Marcus Rashford’s magic is more than just a goal scorer
Mark Keohane, writing in Keo’s Corner for IOL Sport.
Manchester United’s Marcus Rashford became only the second player in the club’s history after manager Ole Gunnar Solskjaer to score a hat rick as a substitute.
Rashford scored three goals in just 18 minutes at Old Trafford in the Champions League 5-0 win against RB Leipzig, but what gave Rashford even more satisfaction than his on-field heroics was that more than a million people had signed his petition for the government to provide free meals to every child at school.
Rashford this year has made it his mission to ensure children don’t go hungry, and in the past few weeks thousands of cafés, local businesses and restaurants in the United Kingdom have contributed to free school meals.
Rashford’s fight against poverty isn’t confined to the classroom. His biggest concern is for those children who don’t get access to regular meals when they aren’t at school, and his biggest supporter is his 89 year-old great-great grandmother Flo Osborne, who bakes pies to feed children.
Rashford’s on-going efforts saw him honoured with an MBE, but he insisted all that mattered to him was that another child would get a meal if the plight of poverty was at the forefront of everyone’s social consciousness.
Anderton Park Primary is just one of many schools in the United Kingdom who are recognizing Rashford as being much more than a brilliant soccer player. The school’s leadership, according to the Guardian Newspaper, asked its pupils to vote to name a classroom after someone whose values, humanity and achievements make them an enduring inspiration to children.
The school has rooms named after Michelle Obama and Muhammad Ali. Now Rashford’s name is up there with US civil rights activist Rosa Parks.
This is how the children described him: ‘Marcus is determined, polite, thoughtful, does not show off, which is why we like him so much. He does not give up. He inspires us to be great citizens and use our voices calmly and firmly. He loves his mum and knows he wouldn’t be where he is today without her strength.’
In a world of contradictions and hypocrisy, what an amazingly powerful compliment for Rashford, who like many of the children, was also a child who required free school meals because of his family’s struggles.
Sports people and celebrities have such powerful social media platforms, yet so few use this influence to inspire change and to put food on a plate for a child.
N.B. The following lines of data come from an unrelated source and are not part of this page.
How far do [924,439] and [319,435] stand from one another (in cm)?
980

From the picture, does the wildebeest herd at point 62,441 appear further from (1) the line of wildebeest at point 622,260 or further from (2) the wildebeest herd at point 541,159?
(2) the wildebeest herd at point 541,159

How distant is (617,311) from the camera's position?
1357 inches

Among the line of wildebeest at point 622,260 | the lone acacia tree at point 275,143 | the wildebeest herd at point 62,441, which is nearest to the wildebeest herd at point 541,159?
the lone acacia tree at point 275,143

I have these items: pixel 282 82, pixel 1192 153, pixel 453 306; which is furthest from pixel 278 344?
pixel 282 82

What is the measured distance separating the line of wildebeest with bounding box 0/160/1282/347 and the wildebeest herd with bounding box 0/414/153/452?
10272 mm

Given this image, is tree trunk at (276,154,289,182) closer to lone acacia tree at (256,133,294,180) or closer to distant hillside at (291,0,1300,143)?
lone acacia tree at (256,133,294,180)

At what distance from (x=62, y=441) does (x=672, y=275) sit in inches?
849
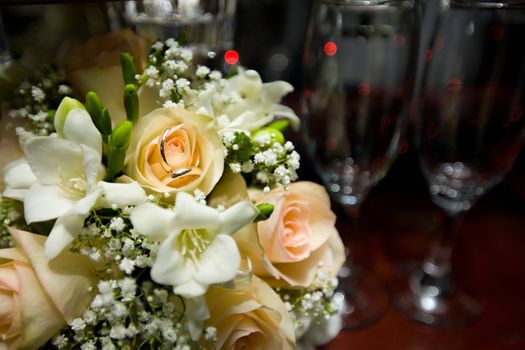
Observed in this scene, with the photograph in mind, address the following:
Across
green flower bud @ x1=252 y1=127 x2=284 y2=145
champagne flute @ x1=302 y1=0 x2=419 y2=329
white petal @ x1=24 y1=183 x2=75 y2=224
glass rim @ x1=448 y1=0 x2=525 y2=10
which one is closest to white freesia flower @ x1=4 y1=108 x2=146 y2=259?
white petal @ x1=24 y1=183 x2=75 y2=224

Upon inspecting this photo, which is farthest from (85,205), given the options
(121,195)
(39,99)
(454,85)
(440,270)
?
(440,270)

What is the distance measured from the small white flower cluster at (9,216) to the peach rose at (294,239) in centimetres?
16

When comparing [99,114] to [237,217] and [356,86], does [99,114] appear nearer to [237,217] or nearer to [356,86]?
[237,217]

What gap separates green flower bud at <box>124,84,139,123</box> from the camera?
328mm

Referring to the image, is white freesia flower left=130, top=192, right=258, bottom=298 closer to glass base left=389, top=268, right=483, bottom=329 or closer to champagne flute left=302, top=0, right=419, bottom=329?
champagne flute left=302, top=0, right=419, bottom=329

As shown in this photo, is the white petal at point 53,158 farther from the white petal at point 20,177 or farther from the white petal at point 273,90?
the white petal at point 273,90

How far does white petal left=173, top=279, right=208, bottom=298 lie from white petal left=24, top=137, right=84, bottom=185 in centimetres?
10

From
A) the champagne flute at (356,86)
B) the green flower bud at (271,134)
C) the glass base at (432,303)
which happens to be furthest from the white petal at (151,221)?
the glass base at (432,303)

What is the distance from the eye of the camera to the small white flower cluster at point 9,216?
0.35 m

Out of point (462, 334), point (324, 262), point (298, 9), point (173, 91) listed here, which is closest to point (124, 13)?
point (173, 91)

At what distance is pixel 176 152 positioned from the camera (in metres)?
0.32

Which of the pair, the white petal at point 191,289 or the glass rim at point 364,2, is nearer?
the white petal at point 191,289

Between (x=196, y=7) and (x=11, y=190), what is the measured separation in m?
0.26

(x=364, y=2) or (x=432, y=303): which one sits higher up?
(x=364, y=2)
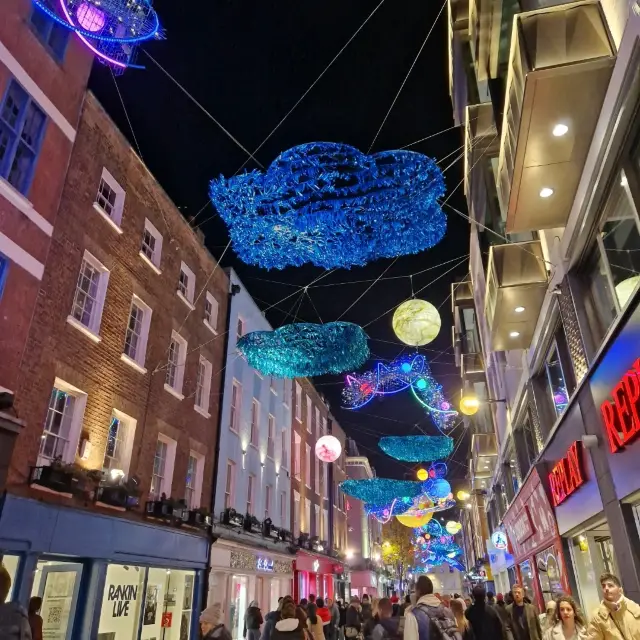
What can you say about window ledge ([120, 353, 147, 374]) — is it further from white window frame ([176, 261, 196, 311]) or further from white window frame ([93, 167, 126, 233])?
white window frame ([176, 261, 196, 311])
Compare what the footballer is doing, with his global reach, to what someone like Kim Kardashian did in the last week. The latter spent a million dollars on her 40th birthday and then boasted about flying her inner circle of people to a private island where they could ‘pretend things were normal just for a brief moment in time’.
Kardashian was lashed on social media for being tone deaf, insensitive and inappropriate.
‘We danced, rode bikes, swam near whales, kayaked, watched a movie on the beach and so much more. I realize that for most people, this is something that is so far out of reach right now, so in moments like these, I am humbly reminded of how privileged my life is,’ was among her posts.
‘Humbly reminded’ … Ouch!
If it is humility we are talking about, then read Rashford’s posts. The million he wrote about was the petition signature numbers and the other million was how many children had already been fed this year through free meals.
Those children who named a class room after Rashford, wrote of his authenticity, which, like humility, are not words you’d ever associate with the Kardashians.
We live in a world of opposites but thank goodness there is still a Marcus Rashford who is humbled enough to want to fight poverty and not ‘humbled’ because of privilege that comes with spending 1 million dollars on a 40th birthday.